- [Dataset records]
- Opening Delimiter -
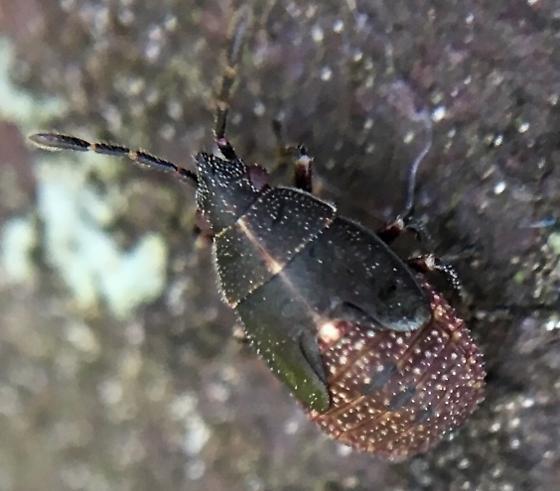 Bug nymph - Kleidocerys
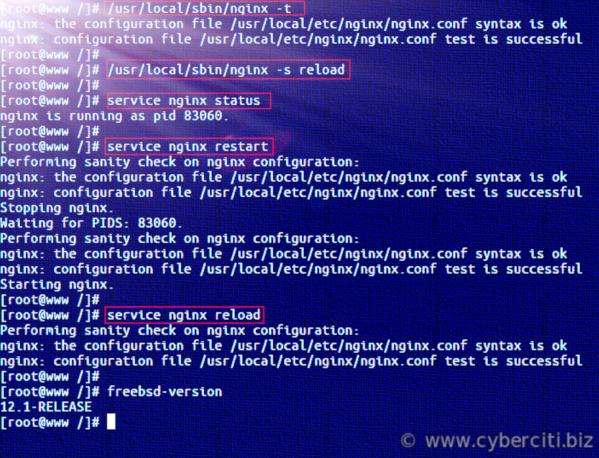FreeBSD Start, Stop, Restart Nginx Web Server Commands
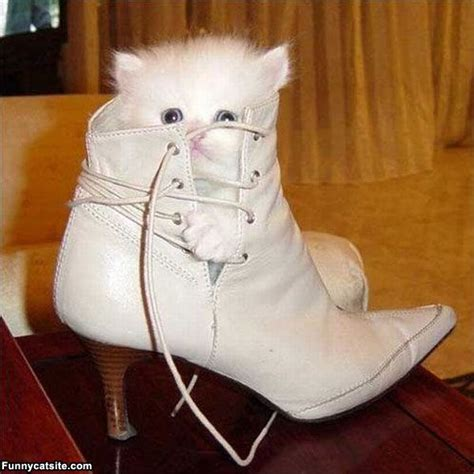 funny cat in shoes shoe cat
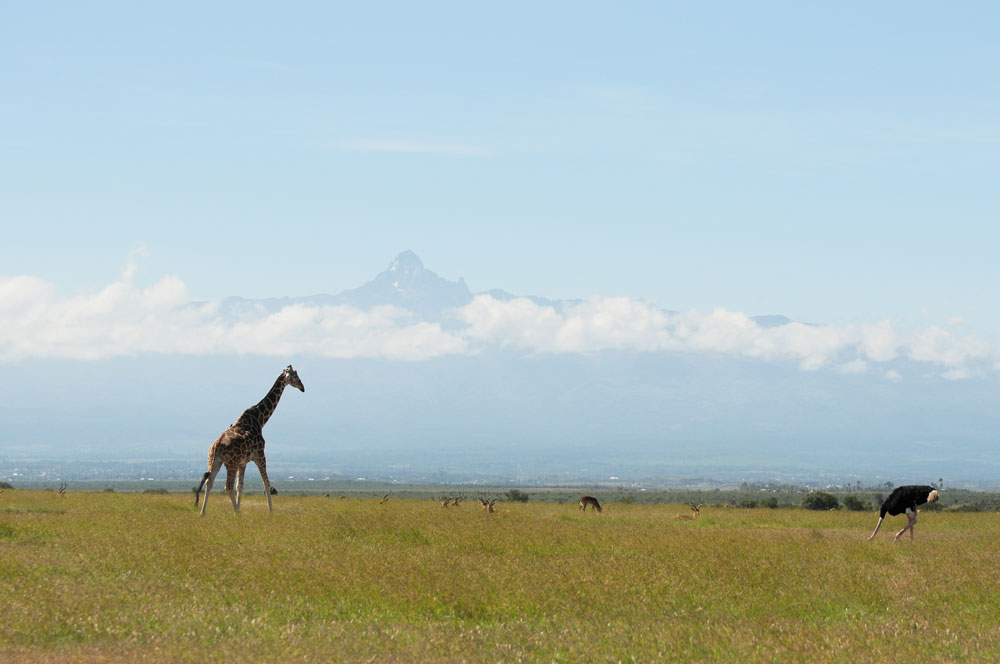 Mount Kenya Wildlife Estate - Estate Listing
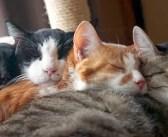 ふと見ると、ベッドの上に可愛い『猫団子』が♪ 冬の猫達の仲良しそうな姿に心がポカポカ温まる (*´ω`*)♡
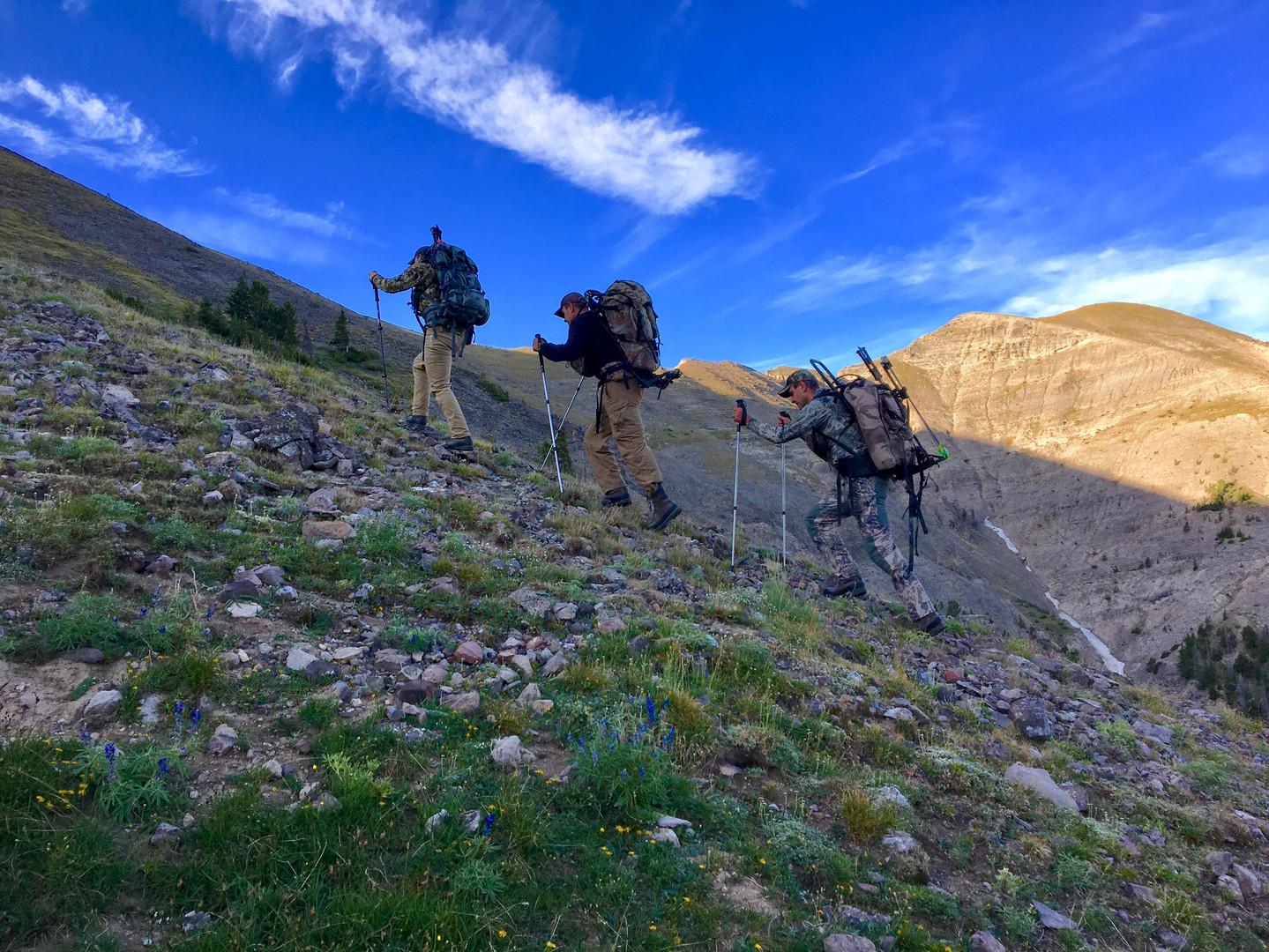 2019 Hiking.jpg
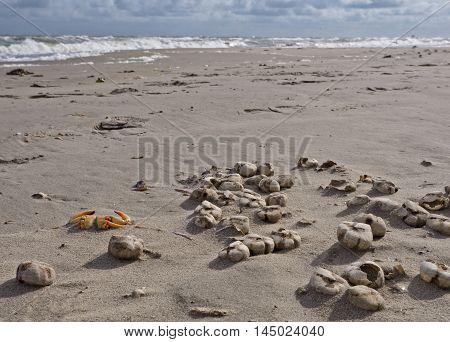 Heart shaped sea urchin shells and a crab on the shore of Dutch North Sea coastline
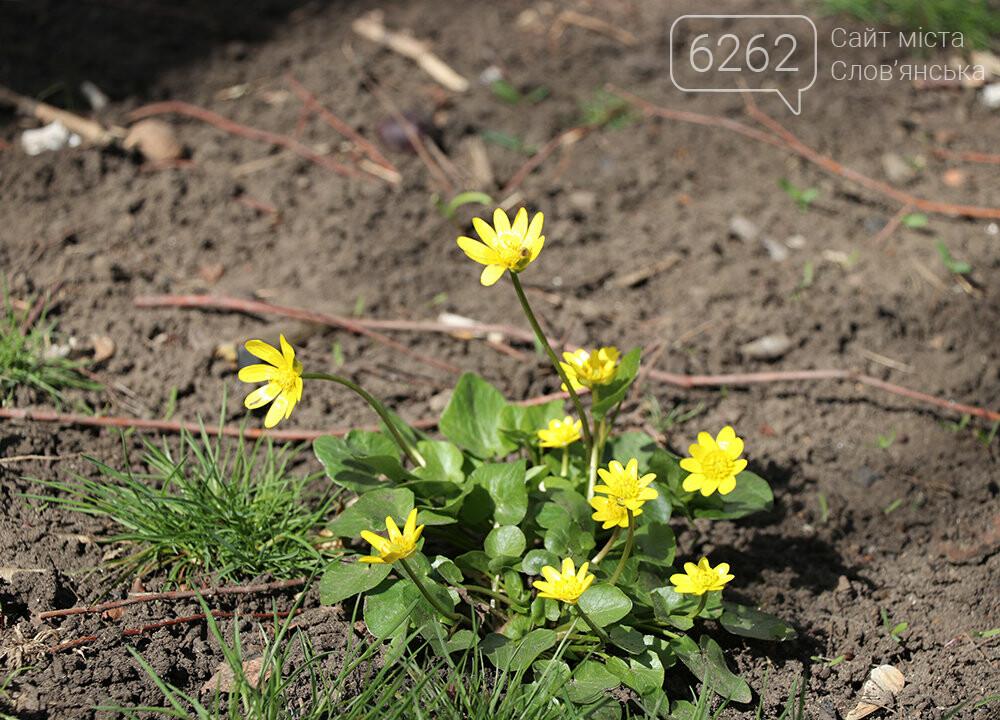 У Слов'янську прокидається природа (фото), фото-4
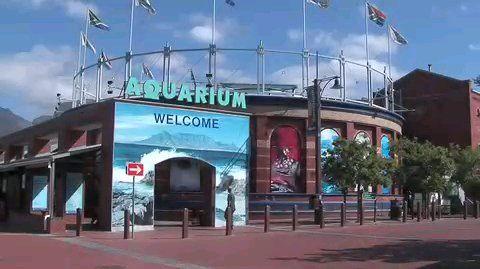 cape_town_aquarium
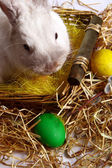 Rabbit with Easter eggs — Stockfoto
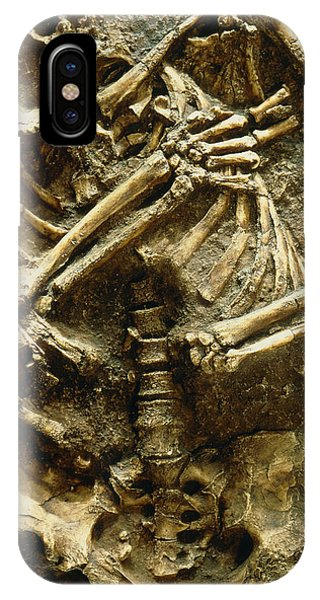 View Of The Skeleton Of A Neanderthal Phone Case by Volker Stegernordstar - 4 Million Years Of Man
- Closing Delimiter -
- Opening Delimiter -
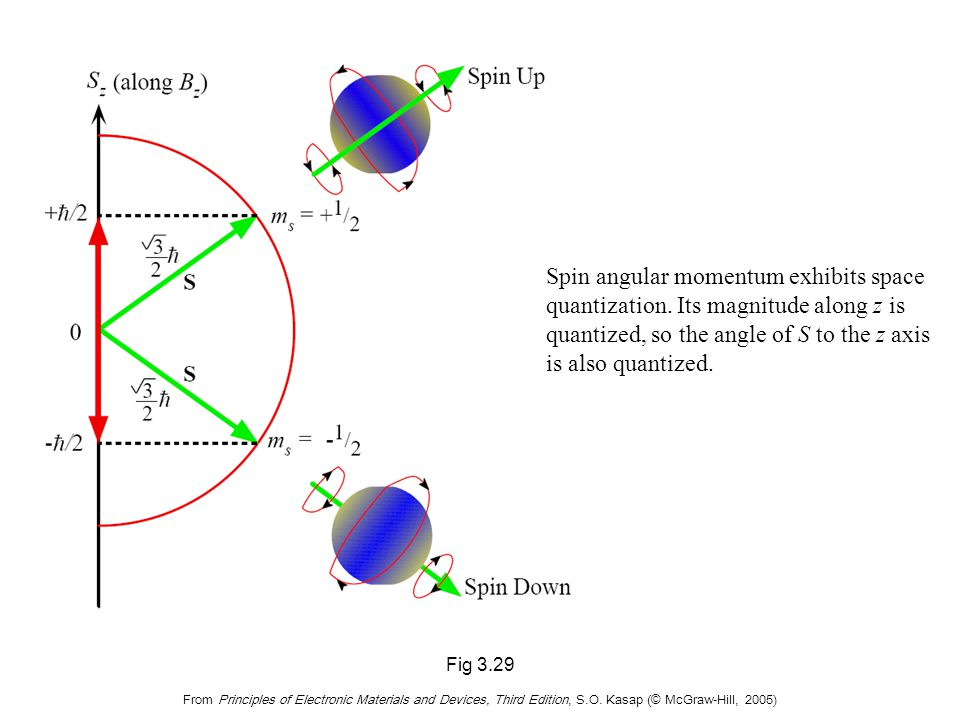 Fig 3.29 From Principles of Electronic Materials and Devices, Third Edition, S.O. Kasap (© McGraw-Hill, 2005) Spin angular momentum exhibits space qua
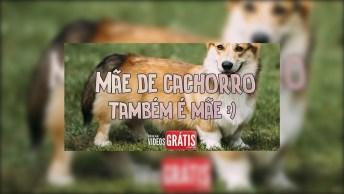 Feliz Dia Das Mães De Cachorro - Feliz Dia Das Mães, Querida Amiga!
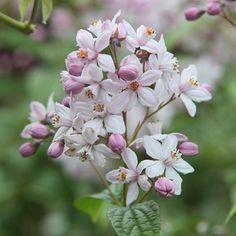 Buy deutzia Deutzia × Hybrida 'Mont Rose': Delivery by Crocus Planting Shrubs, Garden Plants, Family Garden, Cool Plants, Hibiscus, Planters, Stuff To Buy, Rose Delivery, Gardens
- Closing Delimiter -
- Opening Delimiter -
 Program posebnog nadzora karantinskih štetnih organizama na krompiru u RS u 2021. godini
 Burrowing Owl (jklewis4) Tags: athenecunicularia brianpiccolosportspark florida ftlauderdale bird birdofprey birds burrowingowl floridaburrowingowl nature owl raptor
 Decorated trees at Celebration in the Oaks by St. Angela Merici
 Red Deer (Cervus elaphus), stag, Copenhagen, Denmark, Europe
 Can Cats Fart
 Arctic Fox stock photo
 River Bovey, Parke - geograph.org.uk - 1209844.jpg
- Closing Delimiter -
- [Exercise brief]
Using the records above, return verbatim only the part that opens with the line containing "FreeBSD Start, Stop, Restart" and closes with the line containing "View Of The"; pictures stay out.

- [Solution for this task]
FreeBSD Start, Stop, Restart Nginx Web Server Commands
 funny cat in shoes shoe cat
 Mount Kenya Wildlife Estate - Estate Listing
 ふと見ると、ベッドの上に可愛い『猫団子』が♪ 冬の猫達の仲良しそうな姿に心がポカポカ温まる (*´ω`*)♡
 2019 Hiking.jpg
 Heart shaped sea urchin shells and a crab on the shore of Dutch North Sea coastline
 У Слов'янську прокидається природа (фото), фото-4
 cape_town_aquarium
 Rabbit with Easter eggs — Stockfoto
 View Of The Skeleton Of A Neanderthal Phone Case by Volker Stegernordstar - 4 Million Years Of Man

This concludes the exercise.